**STATED TASK**
Return each line of the data below that contains the word "cabinet", copied in full.

--- start of STORED ROWS ---

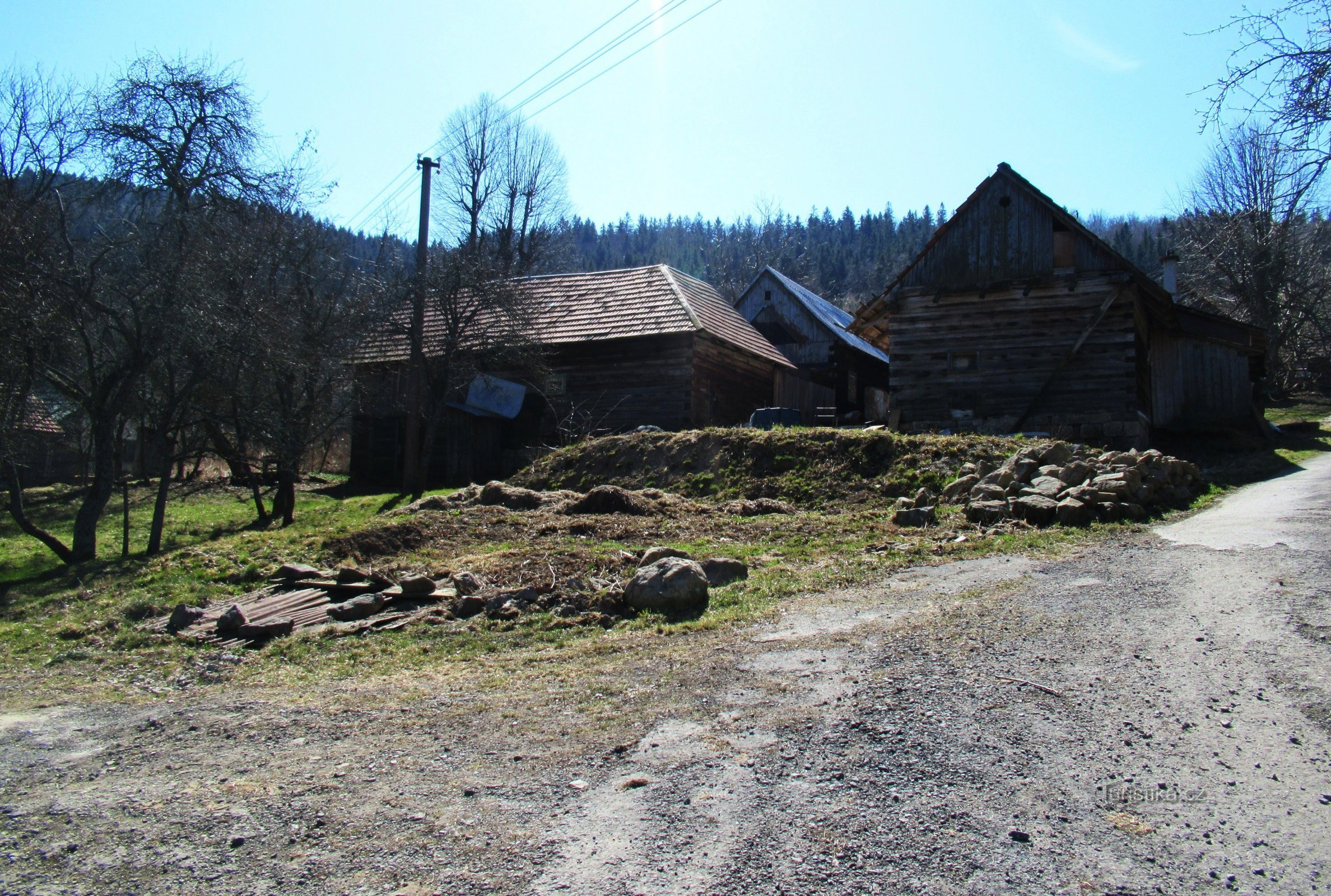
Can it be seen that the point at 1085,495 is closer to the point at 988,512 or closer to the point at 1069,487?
the point at 1069,487

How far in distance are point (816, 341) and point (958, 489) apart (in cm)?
2354

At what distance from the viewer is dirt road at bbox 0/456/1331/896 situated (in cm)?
338

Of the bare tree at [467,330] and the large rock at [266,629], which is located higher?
the bare tree at [467,330]

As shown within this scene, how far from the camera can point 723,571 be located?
877 centimetres

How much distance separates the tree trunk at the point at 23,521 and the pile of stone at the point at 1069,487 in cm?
1276

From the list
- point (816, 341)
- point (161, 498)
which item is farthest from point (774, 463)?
point (816, 341)

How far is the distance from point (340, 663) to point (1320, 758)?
630cm

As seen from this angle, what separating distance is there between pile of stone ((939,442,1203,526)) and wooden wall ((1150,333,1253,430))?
10803mm

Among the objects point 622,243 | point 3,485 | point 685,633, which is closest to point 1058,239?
point 685,633

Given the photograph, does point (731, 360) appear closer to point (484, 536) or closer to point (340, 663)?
point (484, 536)

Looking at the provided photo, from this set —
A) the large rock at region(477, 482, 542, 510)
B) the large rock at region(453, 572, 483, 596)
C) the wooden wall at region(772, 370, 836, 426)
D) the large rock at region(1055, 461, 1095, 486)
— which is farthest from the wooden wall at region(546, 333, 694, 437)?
the large rock at region(453, 572, 483, 596)

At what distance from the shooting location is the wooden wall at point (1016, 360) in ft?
61.8

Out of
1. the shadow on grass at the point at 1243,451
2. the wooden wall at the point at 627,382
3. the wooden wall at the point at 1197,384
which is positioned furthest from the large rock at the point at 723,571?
the wooden wall at the point at 1197,384

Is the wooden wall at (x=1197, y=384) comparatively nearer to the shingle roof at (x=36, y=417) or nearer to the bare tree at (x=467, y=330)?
the bare tree at (x=467, y=330)
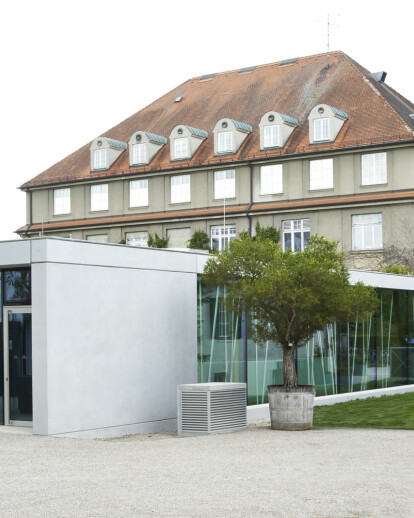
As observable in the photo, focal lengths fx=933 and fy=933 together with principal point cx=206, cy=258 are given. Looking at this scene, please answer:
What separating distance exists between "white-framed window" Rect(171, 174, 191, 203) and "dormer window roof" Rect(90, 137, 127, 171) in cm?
610

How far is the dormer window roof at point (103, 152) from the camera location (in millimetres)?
62812

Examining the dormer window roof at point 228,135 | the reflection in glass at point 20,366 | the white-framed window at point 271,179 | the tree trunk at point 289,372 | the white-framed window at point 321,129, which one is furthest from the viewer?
the dormer window roof at point 228,135

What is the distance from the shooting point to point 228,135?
5731 centimetres

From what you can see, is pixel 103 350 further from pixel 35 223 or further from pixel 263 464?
pixel 35 223

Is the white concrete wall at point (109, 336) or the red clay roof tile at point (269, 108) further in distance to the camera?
the red clay roof tile at point (269, 108)

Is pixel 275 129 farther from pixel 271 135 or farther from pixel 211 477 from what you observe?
pixel 211 477

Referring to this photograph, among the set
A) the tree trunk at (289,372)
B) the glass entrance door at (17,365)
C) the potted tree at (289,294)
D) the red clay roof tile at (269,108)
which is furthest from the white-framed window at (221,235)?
the glass entrance door at (17,365)

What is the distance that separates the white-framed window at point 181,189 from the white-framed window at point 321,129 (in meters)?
8.90

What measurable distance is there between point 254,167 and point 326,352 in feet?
105

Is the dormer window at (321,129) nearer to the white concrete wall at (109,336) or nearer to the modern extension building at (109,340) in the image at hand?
the modern extension building at (109,340)

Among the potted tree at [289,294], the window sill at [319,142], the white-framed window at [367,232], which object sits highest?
the window sill at [319,142]

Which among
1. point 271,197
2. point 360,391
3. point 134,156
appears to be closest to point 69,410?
point 360,391

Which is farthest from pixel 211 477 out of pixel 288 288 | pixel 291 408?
pixel 291 408

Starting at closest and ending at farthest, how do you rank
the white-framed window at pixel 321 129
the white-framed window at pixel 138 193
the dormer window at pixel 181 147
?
1. the white-framed window at pixel 321 129
2. the dormer window at pixel 181 147
3. the white-framed window at pixel 138 193
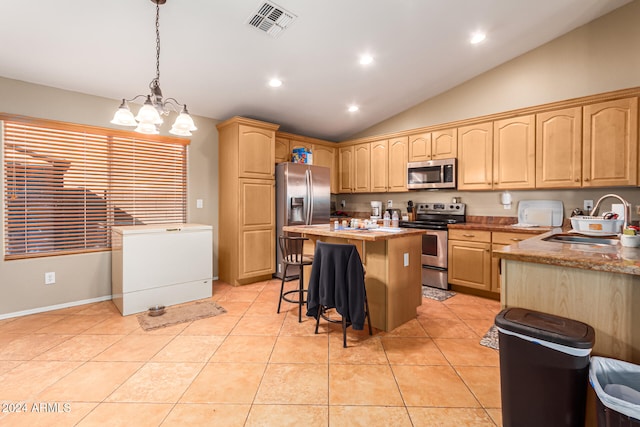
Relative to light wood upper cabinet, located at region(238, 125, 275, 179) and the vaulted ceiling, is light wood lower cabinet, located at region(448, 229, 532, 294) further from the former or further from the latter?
light wood upper cabinet, located at region(238, 125, 275, 179)

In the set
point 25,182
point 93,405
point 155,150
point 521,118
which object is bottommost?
point 93,405

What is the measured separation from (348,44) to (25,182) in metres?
3.60

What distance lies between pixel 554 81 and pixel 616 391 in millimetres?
3683

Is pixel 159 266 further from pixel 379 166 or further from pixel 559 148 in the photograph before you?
pixel 559 148

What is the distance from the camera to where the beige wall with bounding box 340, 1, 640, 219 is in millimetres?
3119

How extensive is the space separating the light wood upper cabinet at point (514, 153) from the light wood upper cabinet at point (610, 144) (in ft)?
1.57

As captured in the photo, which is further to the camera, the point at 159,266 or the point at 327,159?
the point at 327,159

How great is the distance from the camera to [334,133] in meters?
5.46

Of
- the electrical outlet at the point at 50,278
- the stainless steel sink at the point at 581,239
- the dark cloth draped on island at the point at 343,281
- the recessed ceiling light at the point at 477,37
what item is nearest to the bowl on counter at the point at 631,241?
the stainless steel sink at the point at 581,239

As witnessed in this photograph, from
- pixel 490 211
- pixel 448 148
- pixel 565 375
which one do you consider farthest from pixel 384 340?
pixel 448 148

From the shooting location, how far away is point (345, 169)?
5453mm

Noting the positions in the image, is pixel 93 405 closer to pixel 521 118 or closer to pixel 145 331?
pixel 145 331

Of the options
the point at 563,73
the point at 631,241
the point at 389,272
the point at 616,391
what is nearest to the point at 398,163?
the point at 563,73

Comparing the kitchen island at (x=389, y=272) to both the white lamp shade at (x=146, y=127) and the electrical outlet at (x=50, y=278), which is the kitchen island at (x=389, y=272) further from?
the electrical outlet at (x=50, y=278)
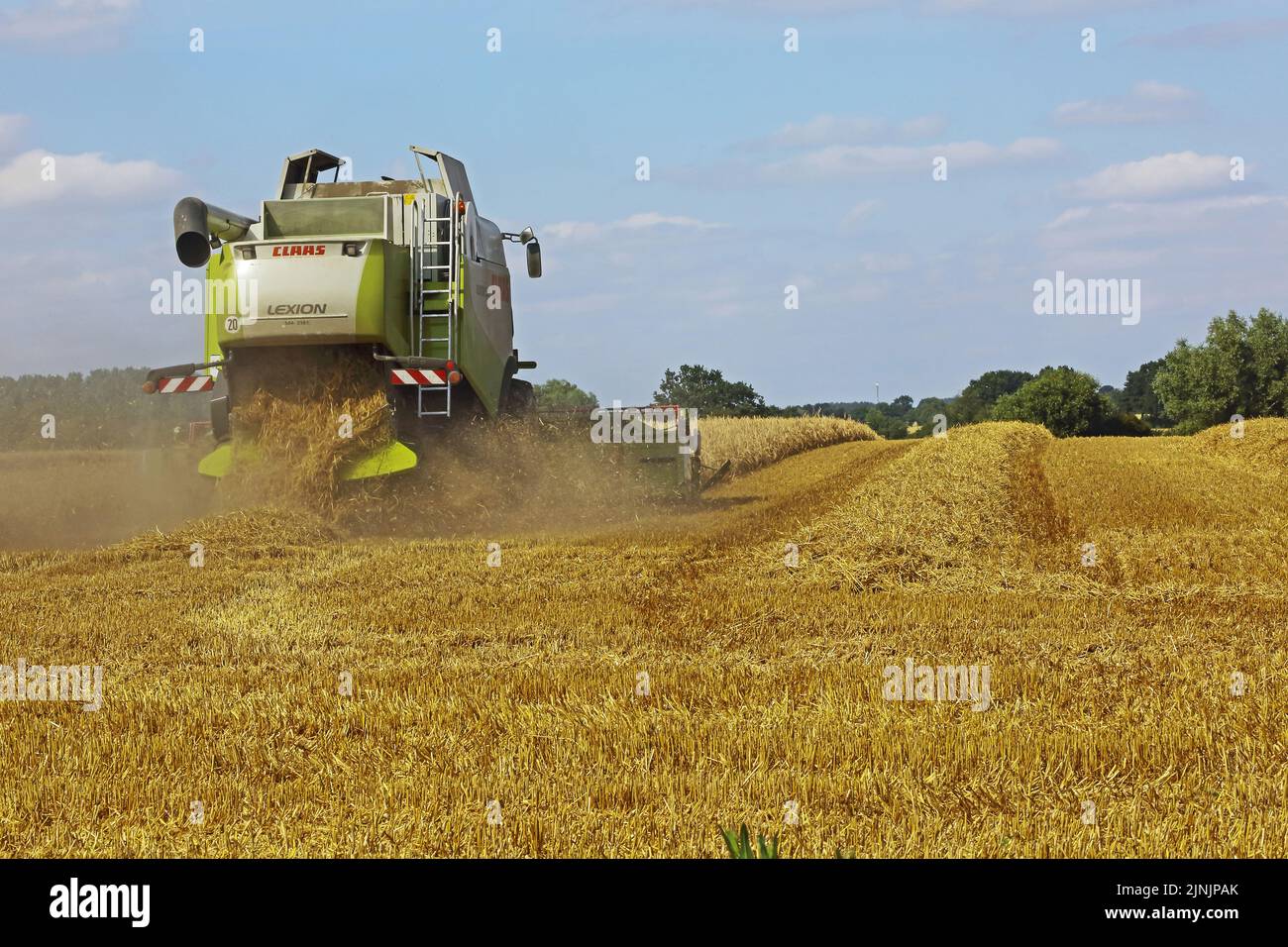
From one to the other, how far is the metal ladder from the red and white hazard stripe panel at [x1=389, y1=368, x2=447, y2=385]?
21cm

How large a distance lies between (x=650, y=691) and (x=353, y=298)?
7292mm

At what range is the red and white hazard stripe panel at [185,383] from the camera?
13.3 m

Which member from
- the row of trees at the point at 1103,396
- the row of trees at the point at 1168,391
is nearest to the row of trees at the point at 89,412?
the row of trees at the point at 1103,396

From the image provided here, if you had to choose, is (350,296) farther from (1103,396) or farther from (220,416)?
(1103,396)

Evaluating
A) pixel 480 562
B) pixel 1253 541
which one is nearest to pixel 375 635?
pixel 480 562

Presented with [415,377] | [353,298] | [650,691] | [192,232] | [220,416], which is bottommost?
[650,691]

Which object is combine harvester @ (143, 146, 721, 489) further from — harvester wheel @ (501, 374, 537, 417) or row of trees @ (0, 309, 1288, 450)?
row of trees @ (0, 309, 1288, 450)

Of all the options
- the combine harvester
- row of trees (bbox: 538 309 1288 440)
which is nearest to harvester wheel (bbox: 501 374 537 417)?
the combine harvester

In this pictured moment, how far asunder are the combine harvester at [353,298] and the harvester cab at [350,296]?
14mm

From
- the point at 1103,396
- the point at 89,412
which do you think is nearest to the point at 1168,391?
the point at 1103,396

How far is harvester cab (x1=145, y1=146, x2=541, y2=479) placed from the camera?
41.3 ft

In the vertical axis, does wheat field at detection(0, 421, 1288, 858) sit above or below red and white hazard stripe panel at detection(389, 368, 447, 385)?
below

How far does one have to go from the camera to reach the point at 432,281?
13.3 meters

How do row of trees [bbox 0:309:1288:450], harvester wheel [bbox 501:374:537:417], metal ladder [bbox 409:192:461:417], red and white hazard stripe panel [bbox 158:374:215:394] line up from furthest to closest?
row of trees [bbox 0:309:1288:450], harvester wheel [bbox 501:374:537:417], red and white hazard stripe panel [bbox 158:374:215:394], metal ladder [bbox 409:192:461:417]
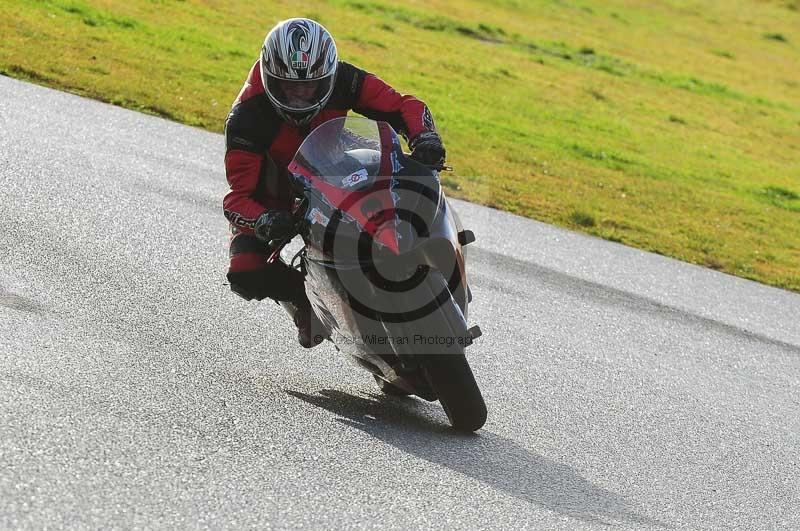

--- end of STORED ROWS ---

**WRITTEN SOLUTION**
Relative to light wood upper cabinet, located at region(238, 125, 275, 179) and the vaulted ceiling, is light wood lower cabinet, located at region(448, 229, 532, 294) further from the former or further from the latter?
light wood upper cabinet, located at region(238, 125, 275, 179)
How extensive is the space separating the light wood upper cabinet at point (514, 153) from the light wood upper cabinet at point (610, 144) (in ft)?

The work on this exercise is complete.